Among the pieces that could be included in a “tax extenders” deal is the production tax credit for wind energy, which the industry has said is vital to its continued growth and will result in more layoffs without a quick extension. The credit is set to expire Dec. 31, but some companies in the wind industry already are laying off workers as orders dry up amid questions over whether it will continue; 37,000 jobs hinge on the credit continuing, according to a study commissioned earlier this year by the American Wind Energy Association.
Senate Finance Chairman Max Baucus (D-Mont.) told reporters after huddling with committee members that there has been “a lot of progress” and he is “very encouraged” by the tenor of the talks. While he declined to predict whether a package could come to the floor before the election or the end of this year, Baucus said he sensed a desire among members to move an extenders package and said they would continue to meet in an effort to reach an agreement.
Sen. Jon Kyl (R-Ariz.), the minority whip, said the committee has not delved much into specific incentives but that the goal was to get a package to the floor before November. “The hope is that we could actually get an extenders package to the floor before the election,” he said after exiting the meeting.
Sen.
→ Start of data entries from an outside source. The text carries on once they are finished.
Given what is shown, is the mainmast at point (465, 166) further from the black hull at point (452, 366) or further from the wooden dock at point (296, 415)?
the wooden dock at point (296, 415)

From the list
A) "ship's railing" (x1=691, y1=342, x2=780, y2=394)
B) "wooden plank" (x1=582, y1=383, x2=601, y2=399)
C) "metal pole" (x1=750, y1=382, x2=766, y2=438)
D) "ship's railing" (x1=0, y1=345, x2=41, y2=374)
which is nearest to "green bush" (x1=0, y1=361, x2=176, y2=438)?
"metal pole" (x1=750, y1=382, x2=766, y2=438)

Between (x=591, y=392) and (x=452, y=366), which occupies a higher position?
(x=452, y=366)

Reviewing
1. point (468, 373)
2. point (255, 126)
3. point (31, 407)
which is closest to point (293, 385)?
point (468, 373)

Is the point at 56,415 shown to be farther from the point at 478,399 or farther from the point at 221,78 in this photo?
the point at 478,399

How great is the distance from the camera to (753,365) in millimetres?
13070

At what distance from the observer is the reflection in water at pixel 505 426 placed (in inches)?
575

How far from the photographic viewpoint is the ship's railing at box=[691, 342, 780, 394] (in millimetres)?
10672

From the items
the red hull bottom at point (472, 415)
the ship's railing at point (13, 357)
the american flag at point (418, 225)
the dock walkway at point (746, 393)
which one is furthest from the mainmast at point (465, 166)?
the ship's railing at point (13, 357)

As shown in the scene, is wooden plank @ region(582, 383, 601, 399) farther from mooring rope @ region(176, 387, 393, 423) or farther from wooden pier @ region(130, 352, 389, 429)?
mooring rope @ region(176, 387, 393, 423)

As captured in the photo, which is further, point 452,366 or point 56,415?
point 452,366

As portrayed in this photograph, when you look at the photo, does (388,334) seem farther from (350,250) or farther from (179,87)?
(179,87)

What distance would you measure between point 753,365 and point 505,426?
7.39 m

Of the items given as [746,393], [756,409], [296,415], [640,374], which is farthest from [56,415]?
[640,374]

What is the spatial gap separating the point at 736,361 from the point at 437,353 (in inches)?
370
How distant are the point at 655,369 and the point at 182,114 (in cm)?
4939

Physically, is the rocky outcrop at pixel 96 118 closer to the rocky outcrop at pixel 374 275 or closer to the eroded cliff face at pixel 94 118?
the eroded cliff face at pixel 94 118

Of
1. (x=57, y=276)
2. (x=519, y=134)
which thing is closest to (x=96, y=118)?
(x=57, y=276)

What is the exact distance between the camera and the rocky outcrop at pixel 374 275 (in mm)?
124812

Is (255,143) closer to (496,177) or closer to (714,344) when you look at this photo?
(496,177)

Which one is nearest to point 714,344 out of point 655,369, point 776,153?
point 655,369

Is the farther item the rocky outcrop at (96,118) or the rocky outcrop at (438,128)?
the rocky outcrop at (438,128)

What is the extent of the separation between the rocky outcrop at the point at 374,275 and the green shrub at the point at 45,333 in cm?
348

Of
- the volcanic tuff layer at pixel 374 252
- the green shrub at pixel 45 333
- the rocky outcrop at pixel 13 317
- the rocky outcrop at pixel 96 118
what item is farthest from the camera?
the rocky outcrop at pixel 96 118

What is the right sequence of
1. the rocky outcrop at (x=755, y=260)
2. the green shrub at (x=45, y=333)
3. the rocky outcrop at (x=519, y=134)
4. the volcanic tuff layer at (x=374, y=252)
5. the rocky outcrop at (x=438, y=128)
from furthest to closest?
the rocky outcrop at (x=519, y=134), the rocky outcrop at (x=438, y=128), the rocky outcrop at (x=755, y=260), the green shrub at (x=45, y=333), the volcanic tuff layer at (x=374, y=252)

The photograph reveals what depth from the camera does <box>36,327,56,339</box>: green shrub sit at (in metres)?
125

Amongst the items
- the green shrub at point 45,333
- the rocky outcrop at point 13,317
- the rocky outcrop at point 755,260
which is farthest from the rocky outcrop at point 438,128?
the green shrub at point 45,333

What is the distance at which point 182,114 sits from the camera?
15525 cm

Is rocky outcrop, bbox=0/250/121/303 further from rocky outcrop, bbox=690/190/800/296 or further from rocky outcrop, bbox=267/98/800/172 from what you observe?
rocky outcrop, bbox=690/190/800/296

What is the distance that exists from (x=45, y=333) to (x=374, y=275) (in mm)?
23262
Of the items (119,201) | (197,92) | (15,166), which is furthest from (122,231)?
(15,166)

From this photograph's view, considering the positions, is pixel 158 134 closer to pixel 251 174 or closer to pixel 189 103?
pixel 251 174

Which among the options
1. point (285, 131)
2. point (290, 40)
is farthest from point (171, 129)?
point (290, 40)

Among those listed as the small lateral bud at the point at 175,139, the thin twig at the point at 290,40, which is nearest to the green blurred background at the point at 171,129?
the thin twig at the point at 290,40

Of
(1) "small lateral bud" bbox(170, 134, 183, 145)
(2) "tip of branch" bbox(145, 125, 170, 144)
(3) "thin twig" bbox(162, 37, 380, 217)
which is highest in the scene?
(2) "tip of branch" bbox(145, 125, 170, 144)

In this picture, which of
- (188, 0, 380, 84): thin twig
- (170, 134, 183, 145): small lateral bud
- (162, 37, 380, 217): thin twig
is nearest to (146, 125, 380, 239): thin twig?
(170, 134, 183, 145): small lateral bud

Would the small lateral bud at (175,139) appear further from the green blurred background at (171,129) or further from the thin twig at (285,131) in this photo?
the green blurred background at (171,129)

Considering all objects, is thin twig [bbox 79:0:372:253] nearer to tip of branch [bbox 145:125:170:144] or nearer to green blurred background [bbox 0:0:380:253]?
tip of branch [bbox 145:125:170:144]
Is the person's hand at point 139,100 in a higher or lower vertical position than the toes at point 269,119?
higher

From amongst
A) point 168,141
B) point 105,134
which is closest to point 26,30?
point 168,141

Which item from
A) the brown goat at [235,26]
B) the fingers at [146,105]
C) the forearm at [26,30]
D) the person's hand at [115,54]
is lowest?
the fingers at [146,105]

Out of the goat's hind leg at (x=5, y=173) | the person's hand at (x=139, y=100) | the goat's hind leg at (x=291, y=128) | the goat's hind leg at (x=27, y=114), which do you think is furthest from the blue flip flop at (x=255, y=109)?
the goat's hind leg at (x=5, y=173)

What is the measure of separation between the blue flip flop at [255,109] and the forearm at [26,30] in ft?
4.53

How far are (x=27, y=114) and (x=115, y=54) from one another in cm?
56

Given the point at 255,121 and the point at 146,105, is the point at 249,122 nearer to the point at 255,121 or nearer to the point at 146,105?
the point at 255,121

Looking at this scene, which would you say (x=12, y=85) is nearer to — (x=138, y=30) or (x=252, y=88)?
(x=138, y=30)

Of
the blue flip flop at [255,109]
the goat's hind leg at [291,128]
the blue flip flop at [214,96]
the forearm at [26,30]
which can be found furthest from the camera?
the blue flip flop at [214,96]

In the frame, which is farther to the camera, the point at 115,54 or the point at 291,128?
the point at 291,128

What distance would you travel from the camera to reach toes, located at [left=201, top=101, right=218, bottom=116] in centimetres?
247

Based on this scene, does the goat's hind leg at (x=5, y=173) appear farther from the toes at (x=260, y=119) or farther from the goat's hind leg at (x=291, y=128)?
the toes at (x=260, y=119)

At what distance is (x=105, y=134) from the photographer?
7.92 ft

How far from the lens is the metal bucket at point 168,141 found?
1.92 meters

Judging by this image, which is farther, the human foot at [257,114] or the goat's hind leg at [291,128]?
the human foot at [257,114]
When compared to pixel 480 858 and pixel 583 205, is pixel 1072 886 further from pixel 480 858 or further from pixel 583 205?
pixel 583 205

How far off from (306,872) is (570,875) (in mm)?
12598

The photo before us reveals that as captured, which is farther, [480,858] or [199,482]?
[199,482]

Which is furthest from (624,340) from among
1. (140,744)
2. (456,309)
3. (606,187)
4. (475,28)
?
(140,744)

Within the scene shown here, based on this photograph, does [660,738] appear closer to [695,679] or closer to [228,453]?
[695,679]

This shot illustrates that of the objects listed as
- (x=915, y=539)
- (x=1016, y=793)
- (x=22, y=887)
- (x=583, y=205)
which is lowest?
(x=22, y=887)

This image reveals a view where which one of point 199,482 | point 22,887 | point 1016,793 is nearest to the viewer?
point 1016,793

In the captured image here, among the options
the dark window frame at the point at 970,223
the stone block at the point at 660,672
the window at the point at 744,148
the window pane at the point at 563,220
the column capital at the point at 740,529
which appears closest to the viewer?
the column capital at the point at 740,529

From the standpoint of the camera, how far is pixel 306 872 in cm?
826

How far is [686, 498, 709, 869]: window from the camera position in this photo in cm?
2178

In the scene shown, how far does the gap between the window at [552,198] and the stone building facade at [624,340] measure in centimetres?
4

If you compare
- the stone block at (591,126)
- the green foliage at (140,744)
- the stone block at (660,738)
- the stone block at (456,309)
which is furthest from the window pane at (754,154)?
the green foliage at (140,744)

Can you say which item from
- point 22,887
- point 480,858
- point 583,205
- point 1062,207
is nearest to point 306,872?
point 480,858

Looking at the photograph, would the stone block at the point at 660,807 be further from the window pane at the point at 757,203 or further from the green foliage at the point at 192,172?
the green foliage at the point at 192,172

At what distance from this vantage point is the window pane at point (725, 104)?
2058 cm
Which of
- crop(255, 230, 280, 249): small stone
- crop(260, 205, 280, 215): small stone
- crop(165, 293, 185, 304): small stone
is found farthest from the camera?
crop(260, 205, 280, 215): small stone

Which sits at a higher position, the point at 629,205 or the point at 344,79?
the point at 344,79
Charles Grassley (R-Iowa), who wrote the first production tax credit bill in 1992, said the credit was one of several specific extenders discussed during the meeting, although he said nothing concrete was agreed to.
“If you were in there, let me tell you what you would’ve heard. … You would’ve heard the same thing four or five times and the same people talk on each side of the issue,” Grassley told E&E Daily after the meeting.
But, he added, “Just the fact that we’re talking is making some progress.”